▶ WORK TO BE COMPLETED
In the listing below, find every line with the string "species" and pull it out.

☆ ☆ ☆ ☆ ☆

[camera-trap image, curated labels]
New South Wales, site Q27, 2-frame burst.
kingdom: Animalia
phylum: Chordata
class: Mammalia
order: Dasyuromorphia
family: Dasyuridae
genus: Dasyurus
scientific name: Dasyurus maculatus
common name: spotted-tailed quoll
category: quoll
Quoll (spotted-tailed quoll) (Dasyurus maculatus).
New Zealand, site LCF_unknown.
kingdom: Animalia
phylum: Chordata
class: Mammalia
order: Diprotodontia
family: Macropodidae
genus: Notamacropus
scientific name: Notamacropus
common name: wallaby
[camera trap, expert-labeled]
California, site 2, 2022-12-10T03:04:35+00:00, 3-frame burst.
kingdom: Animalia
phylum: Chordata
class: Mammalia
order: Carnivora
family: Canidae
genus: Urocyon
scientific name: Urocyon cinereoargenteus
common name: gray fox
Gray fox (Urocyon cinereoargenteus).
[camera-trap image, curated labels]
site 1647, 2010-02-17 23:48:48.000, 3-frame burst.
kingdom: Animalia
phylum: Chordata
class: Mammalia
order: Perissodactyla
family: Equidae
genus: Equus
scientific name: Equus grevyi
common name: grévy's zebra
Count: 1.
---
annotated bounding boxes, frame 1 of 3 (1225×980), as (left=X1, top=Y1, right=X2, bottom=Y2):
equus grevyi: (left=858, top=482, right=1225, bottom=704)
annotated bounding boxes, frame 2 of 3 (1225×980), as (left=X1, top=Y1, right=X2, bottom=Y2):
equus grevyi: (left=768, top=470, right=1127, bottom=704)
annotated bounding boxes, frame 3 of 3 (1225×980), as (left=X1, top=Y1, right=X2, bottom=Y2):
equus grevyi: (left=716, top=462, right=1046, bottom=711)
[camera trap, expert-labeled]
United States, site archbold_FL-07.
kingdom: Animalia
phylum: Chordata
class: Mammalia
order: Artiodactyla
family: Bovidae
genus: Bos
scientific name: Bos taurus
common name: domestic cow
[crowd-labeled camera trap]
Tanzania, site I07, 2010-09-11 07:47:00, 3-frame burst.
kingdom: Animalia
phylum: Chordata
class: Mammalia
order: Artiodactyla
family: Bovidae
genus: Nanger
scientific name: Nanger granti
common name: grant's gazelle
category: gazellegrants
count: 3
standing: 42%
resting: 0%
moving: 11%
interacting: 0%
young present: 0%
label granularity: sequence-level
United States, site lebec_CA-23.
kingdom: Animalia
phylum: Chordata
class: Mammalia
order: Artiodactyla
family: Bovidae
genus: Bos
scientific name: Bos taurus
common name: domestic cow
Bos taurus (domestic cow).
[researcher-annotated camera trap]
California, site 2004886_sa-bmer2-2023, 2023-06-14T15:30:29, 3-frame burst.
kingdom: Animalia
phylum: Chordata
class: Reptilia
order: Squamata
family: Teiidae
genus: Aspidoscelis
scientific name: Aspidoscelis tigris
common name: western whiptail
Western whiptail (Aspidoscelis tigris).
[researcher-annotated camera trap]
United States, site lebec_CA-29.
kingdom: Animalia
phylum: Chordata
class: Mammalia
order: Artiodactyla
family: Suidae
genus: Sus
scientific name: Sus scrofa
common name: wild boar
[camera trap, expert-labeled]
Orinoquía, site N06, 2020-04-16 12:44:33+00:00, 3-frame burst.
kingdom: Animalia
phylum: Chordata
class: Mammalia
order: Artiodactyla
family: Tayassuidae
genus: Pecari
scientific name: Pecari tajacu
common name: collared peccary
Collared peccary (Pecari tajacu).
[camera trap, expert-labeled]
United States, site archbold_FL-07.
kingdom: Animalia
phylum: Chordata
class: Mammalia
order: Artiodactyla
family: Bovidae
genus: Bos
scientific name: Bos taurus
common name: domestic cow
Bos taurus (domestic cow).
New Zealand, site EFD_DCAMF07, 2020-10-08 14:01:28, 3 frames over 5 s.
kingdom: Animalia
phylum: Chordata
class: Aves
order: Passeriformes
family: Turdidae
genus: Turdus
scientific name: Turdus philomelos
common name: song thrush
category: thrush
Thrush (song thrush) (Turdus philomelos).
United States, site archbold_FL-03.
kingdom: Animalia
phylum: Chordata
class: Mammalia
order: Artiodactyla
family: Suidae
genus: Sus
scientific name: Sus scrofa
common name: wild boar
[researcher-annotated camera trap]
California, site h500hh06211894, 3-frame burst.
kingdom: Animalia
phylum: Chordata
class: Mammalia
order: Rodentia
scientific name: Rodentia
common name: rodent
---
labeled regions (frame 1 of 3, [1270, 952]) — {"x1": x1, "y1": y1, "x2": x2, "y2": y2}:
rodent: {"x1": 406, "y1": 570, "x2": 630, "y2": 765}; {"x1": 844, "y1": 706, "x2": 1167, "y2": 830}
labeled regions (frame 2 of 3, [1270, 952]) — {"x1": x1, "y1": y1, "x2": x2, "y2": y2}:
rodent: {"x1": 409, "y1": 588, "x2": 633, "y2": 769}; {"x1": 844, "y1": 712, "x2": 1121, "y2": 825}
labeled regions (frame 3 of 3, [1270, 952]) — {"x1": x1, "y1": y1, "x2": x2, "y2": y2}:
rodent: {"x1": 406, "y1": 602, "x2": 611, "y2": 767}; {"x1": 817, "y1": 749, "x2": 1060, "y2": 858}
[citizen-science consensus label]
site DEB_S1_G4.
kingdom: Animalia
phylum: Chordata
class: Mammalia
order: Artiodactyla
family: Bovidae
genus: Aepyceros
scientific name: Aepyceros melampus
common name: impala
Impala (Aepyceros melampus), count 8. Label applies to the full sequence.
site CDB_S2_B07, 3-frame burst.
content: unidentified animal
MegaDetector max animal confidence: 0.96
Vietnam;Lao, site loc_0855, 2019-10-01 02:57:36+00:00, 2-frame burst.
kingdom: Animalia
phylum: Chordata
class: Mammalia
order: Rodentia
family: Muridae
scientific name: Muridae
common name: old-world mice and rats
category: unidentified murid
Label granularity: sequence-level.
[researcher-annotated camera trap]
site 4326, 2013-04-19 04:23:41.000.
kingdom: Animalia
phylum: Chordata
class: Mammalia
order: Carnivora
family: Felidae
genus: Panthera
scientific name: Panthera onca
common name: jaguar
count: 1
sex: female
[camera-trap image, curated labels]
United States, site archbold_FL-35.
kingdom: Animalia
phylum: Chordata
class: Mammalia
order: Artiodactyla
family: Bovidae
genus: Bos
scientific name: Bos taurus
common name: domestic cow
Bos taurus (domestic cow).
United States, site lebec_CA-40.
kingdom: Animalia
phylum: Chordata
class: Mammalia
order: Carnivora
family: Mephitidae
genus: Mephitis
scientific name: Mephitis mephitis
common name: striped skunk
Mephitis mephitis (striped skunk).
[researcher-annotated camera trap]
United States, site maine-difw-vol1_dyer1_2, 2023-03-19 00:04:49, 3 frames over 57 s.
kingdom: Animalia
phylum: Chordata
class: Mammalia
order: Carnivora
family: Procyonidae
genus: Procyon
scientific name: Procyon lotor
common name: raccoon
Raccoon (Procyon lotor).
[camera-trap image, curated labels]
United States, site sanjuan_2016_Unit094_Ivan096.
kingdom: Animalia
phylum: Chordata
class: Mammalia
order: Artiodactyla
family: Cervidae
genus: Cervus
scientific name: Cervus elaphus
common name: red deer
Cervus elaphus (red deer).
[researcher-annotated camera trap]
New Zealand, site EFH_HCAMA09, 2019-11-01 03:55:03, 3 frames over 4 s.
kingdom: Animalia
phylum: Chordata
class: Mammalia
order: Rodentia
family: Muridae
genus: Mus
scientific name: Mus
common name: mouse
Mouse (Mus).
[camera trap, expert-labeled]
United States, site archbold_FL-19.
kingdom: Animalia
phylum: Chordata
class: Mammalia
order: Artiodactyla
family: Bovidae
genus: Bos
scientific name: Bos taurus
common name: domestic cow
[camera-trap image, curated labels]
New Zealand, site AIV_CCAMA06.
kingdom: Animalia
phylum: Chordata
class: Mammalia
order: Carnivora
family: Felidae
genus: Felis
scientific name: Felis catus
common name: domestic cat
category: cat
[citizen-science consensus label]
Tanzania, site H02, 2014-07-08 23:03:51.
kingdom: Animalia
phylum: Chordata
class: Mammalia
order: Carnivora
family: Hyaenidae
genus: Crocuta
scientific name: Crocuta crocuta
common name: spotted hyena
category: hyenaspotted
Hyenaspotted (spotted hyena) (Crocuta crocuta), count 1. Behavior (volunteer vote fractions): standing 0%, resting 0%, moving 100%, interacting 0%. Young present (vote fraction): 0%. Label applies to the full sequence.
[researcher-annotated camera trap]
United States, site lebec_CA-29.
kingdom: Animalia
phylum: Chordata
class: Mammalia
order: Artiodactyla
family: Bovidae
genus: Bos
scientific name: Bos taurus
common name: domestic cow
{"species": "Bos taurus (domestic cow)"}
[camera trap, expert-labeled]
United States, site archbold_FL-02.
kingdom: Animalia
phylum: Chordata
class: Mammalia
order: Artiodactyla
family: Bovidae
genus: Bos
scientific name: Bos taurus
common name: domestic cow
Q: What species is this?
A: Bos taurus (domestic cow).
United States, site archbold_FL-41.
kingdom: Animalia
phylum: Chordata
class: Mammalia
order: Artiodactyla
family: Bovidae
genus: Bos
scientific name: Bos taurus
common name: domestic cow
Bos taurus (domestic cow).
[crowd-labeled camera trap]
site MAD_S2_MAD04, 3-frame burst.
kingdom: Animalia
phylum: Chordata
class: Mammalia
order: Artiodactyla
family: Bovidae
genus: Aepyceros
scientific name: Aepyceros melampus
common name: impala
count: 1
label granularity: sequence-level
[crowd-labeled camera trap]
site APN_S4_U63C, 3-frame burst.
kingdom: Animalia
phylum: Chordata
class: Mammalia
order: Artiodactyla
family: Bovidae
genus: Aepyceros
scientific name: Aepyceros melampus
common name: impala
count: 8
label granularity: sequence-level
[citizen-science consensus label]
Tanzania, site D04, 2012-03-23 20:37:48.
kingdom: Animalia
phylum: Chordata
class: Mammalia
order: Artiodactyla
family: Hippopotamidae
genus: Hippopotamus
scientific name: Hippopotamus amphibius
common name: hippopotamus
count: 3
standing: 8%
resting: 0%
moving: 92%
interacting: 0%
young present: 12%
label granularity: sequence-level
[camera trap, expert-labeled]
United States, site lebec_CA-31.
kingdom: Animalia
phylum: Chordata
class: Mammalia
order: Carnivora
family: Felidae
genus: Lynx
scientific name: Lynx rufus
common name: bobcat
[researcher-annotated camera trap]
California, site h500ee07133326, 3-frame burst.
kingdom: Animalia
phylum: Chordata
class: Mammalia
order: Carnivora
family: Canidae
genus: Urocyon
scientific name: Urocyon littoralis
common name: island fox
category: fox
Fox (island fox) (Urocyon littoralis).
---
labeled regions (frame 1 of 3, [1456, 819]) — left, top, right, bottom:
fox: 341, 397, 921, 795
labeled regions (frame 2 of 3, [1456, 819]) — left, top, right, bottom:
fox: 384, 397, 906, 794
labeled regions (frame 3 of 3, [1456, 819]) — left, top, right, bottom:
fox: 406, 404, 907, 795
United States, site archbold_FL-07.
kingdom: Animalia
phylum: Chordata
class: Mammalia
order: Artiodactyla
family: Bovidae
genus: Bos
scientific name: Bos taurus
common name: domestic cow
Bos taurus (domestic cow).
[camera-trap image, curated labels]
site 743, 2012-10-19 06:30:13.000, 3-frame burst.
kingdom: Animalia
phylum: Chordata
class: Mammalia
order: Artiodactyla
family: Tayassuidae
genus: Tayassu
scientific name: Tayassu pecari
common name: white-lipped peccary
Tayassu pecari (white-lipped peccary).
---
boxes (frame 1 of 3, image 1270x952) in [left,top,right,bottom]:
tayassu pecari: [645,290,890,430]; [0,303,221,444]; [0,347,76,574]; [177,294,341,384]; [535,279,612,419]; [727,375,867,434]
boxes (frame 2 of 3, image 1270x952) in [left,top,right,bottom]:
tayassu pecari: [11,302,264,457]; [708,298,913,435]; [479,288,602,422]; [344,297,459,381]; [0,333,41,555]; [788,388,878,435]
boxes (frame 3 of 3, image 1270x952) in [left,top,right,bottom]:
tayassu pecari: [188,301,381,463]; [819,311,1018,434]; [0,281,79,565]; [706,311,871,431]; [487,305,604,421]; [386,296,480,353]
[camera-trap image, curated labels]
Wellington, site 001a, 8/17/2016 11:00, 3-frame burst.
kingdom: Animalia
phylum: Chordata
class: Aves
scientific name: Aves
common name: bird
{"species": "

☆ ☆ ☆ ☆ ☆

▶ EXPECTED OUTPUT
{"species": "Bos taurus (domestic cow)"}
Q: What species is this?
{"species": "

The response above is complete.